Allocation Lifecycle

A block records:
  • an allocation tag describing the caller;
  • the stream that allocated it;
  • a monotonic generation used to reject stale handles;
  • the last writer event;
  • outstanding read events;
  • live and pending byte accounting.
Before a kernel uses a block on another stream, prepare_block_use waits on the events needed for safe ordering. After the kernel records a read or write, finish_block_use installs the event that future users must respect.
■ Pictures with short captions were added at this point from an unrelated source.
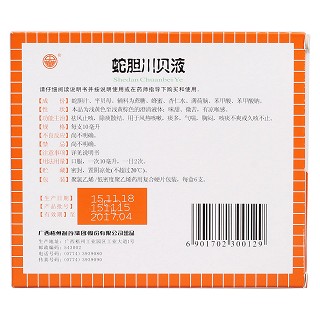 蛇胆川贝液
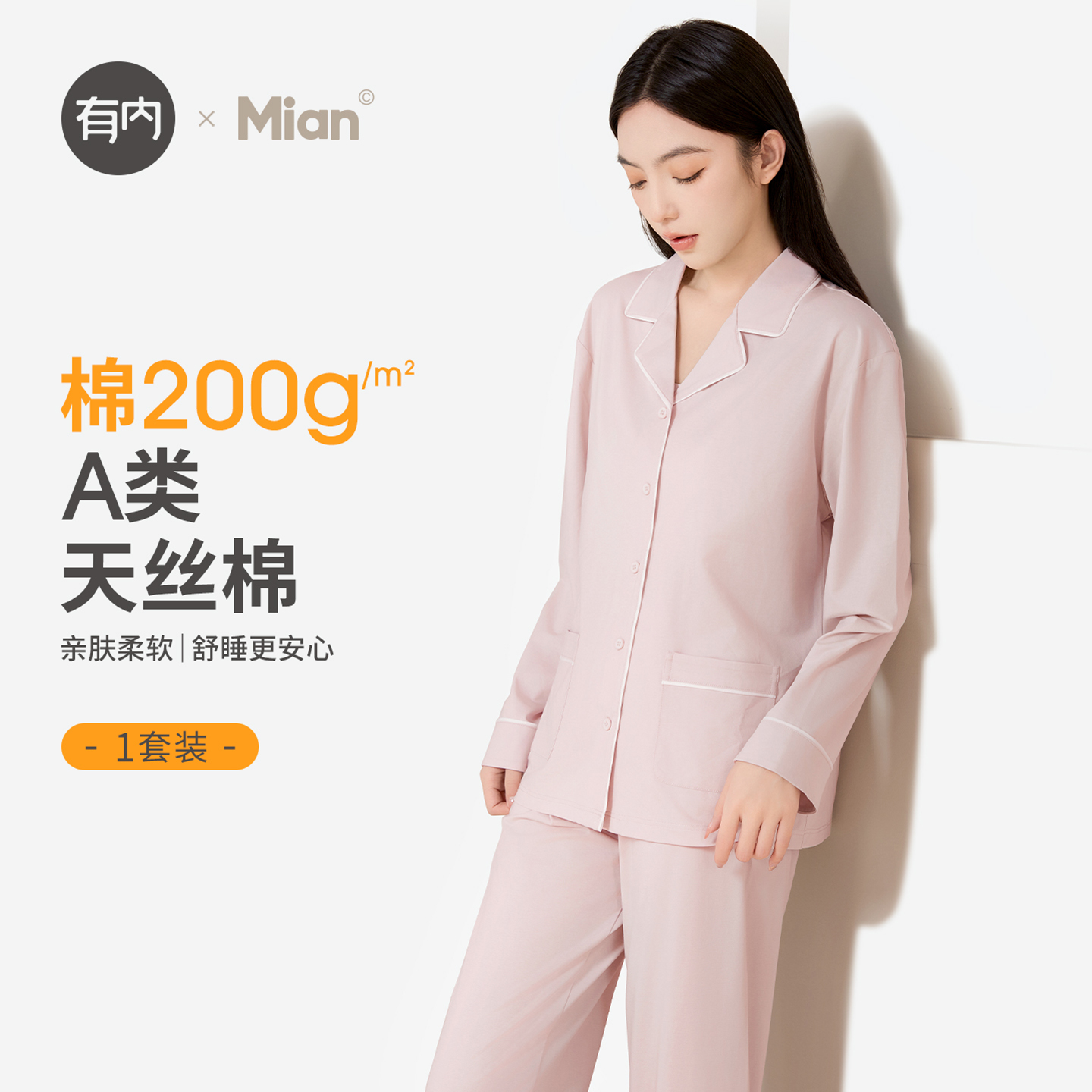 有内 探索更好面料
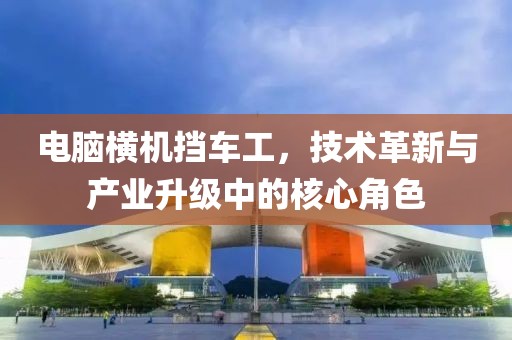 電腦橫機(jī)擋車工，技術(shù)革新與產(chǎn)業(yè)升級中的核心角色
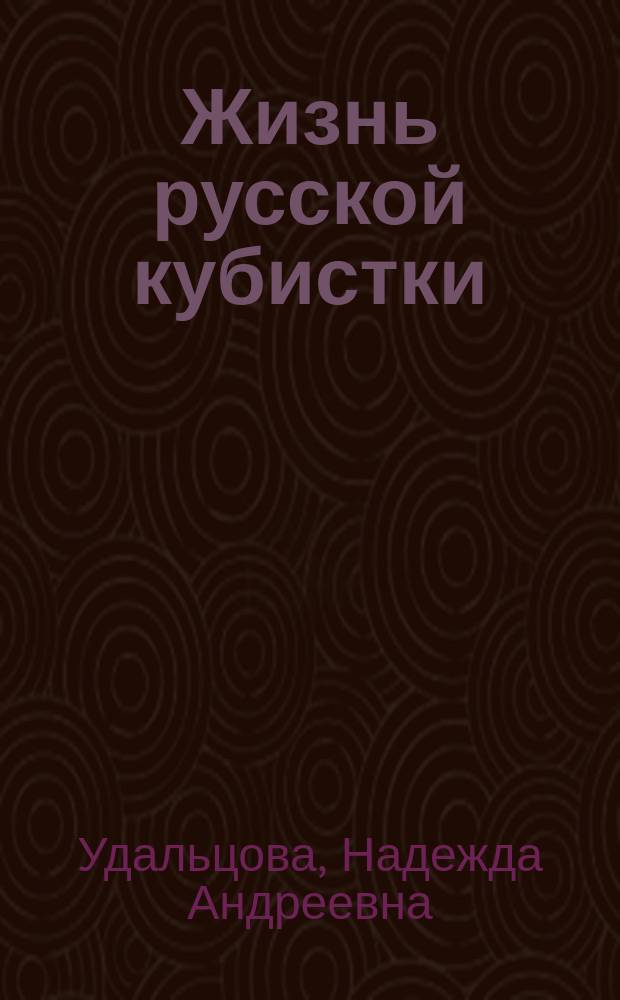 Жизнь русской кубистки : Дневники, ст., воспоминания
A free can be deferred until prior stream work is complete, then reap_pending retires it. The generation check is important: if a pointer address is freed and reused, an old DeviceBlock handle does not silently mutate the new allocation.

Budget Behavior

GlobalDeviceBudget wraps an inner resource and refuses allocations that would exceed the configured limit. It distinguishes:
  • bytes reserved by live allocations;
  • bytes pending deferred free;
  • bytes still available for new work.
The runtime uses this budget to make memory pressure explicit. A route that cannot fit should return an allocation or capacity error, or decline to a fallback path when the caller defines one.

Recorded Launches

Recorded kernel paths use the runtime to preserve ordering across streams:
  1. Acquire or reuse a stream.
  2. Prepare all input and output blocks for that stream.
  3. Launch the kernel through the provider.
  4. Record the block uses.
  5. Reap pending frees when their stream work is complete.
This is the mechanism behind the runtime-backed WCOJ, groupby, join, and solver paths that need reliable non-default stream behavior.

CUDA Version

XLOG’s public release process targets NVIDIA CUDA Toolkit 13.x. The workspace currently uses the cudarc cuda-12040 feature as a driver API binding level; that is not the same thing as the toolkit requirement.

Failure Modes

Device-runtime failures should be surfaced as explicit resource errors:
  • allocation over budget;
  • stale block use after free;
  • invalid stream or generation state;
  • CUDA allocation/free failure;
  • inability to satisfy a launch dependency.
These are runtime diagnostics, not proof that a query result is correct or that an optimized route fired. Pair them with route counters and validation gates.